==== TEXT PASSAGE
Session (web analytics)

Summary

In web analytics, a session, or visit is a unit of measurement of a user's actions taken within a period of time or with regard to completion of a task. Sessions are also used in operational analytics and provision of user-specific recommendations. There are two primary methods used to define a session: time-oriented approaches based on continuity in user activity and navigation-based approaches based on continuity in a chain of requested pages.

Definition edit

The definition of "session" varies, particularly when applied to search engines.[1] Generally, a session is understood to consist of "a sequence of requests made by a single end-user during a visit to a particular site".[2] In the context of search engines, "sessions" and "query sessions" have at least two definitions.[1] A session or query session may be all queries made by a user in a particular time period[3] or it may also be a series of queries or navigations with a consistent underlying user need.[4][5]

Uses edit

Sessions per user can be used as a measurement of website usage.[6][7] Other metrics used within research and applied web analytics include session length,[8] and user actions per session.[9] Session length is seen as a more accurate alternative to measuring page views.[10]

Reconstructed sessions have also been used to measure total user input, including to measure the number of labour hours taken to construct Wikipedia.[11] Sessions are also used for operational analytics, data anonymization, identifying networking anomalies, and synthetic workload generation for testing servers with artificial traffic.[12][13]

Session reconstruction edit

 
an illustration of the different criteria used by different session reconstruction approaches.
========
==== DATASET EXTRACT
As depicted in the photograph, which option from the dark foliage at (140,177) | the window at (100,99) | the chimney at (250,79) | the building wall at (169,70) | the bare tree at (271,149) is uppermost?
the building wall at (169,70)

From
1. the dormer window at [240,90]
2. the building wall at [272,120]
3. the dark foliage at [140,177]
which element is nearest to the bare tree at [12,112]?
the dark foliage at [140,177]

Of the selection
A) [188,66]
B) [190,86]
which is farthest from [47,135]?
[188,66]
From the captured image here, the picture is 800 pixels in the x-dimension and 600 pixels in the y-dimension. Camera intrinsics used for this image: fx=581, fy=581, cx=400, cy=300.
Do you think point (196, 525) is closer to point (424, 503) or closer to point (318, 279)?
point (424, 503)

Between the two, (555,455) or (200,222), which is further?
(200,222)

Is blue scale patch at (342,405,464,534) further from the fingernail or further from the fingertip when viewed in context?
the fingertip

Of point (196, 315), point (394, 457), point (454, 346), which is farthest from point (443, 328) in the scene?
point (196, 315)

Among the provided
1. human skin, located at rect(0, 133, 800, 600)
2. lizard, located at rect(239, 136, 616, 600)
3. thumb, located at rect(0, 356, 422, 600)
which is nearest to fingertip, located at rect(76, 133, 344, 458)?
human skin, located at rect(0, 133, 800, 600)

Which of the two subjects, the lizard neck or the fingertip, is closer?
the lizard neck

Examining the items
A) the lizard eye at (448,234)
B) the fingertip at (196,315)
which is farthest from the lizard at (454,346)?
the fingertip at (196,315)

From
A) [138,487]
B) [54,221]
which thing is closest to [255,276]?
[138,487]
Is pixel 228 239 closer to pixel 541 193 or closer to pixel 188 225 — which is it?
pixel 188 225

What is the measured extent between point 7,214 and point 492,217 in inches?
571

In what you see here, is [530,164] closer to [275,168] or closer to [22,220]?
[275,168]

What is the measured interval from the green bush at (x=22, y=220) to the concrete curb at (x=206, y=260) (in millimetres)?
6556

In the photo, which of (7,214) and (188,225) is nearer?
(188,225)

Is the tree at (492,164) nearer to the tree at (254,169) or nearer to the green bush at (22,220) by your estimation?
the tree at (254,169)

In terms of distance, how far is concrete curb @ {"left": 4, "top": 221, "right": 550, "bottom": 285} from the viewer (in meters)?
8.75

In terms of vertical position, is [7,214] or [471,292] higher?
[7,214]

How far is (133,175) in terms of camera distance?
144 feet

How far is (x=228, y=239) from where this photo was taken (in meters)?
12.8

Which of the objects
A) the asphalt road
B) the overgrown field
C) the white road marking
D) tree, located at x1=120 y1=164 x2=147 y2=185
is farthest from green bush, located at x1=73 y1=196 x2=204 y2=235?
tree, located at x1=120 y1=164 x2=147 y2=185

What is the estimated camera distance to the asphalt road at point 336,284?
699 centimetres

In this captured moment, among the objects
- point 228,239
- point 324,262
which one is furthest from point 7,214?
========
Reproduce the passage from the web analytics sessions text above, between "Sessions per user" and "session reconstruction approaches.", inclusive.

Sessions per user can be used as a measurement of website usage.[6][7] Other metrics used within research and applied web analytics include session length,[8] and user actions per session.[9] Session length is seen as a more accurate alternative to measuring page views.[10]

Reconstructed sessions have also been used to measure total user input, including to measure the number of labour hours taken to construct Wikipedia.[11] Sessions are also used for operational analytics, data anonymization, identifying networking anomalies, and synthetic workload generation for testing servers with artificial traffic.[12][13]

Session reconstruction edit

 
an illustration of the different criteria used by different session reconstruction approaches.